Questions on scene geometry
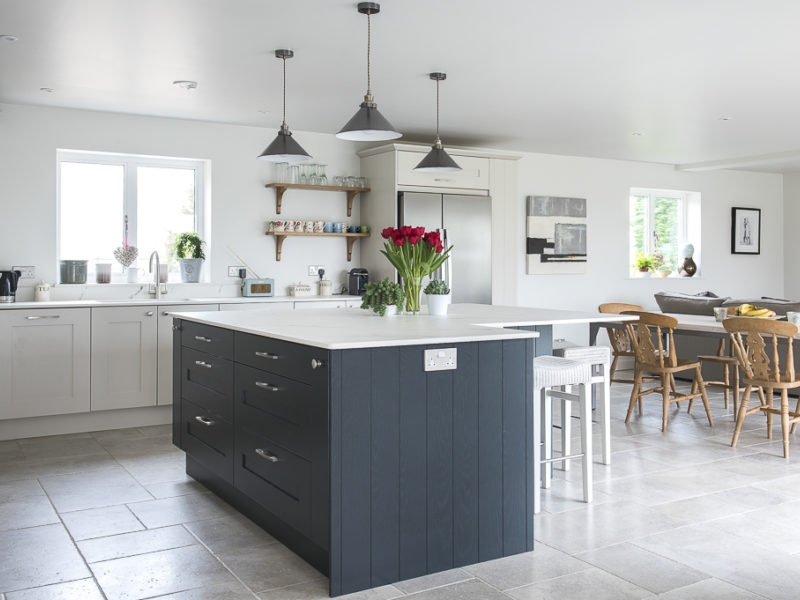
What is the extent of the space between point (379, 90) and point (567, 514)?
116 inches

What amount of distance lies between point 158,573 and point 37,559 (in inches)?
20.9

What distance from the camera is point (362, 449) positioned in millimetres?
2625

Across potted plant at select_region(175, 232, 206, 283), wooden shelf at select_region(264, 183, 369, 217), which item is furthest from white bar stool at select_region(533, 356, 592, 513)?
potted plant at select_region(175, 232, 206, 283)

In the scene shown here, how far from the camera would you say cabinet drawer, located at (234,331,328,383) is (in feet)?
8.86

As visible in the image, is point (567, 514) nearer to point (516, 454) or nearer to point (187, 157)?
point (516, 454)

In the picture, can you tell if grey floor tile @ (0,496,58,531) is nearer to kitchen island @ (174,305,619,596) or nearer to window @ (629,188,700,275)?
kitchen island @ (174,305,619,596)

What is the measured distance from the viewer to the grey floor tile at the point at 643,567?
270 centimetres

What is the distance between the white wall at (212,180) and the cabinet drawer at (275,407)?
2.99 meters

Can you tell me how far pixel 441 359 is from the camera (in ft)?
9.17

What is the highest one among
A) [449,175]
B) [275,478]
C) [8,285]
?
[449,175]

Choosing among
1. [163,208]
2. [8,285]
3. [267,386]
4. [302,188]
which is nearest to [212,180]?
[163,208]

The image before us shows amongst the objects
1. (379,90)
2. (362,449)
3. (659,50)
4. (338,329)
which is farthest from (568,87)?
(362,449)

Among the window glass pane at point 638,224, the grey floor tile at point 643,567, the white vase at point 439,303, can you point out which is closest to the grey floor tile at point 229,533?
the grey floor tile at point 643,567

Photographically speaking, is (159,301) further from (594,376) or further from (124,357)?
(594,376)
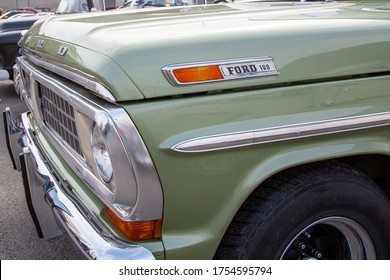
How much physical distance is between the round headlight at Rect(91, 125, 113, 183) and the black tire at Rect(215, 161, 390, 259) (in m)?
0.51

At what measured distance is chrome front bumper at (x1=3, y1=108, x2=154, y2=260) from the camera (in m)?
1.48

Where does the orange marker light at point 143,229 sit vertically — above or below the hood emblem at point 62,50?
below

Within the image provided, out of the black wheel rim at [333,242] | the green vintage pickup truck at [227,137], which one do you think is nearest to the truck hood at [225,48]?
the green vintage pickup truck at [227,137]

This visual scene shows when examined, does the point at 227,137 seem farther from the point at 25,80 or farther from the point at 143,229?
the point at 25,80

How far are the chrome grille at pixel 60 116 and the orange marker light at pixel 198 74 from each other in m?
0.61

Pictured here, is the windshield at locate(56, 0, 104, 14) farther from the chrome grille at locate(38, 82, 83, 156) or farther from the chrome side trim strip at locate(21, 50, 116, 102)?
the chrome side trim strip at locate(21, 50, 116, 102)

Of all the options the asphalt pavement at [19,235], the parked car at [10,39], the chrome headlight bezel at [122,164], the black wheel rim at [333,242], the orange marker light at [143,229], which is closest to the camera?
the chrome headlight bezel at [122,164]

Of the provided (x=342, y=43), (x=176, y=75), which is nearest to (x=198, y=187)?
(x=176, y=75)

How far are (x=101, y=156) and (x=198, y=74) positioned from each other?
1.51ft

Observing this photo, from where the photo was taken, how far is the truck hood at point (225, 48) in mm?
1439

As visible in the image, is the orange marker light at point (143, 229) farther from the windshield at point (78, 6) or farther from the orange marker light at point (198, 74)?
the windshield at point (78, 6)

# Work to be completed
Transcribe the lines from the one containing "As visible in the image, is the" through the end of the entries, reproducing them character for character.

# Answer to this task
As visible in the image, is the orange marker light at point (143, 229) farther from the windshield at point (78, 6) or farther from the orange marker light at point (198, 74)?
the windshield at point (78, 6)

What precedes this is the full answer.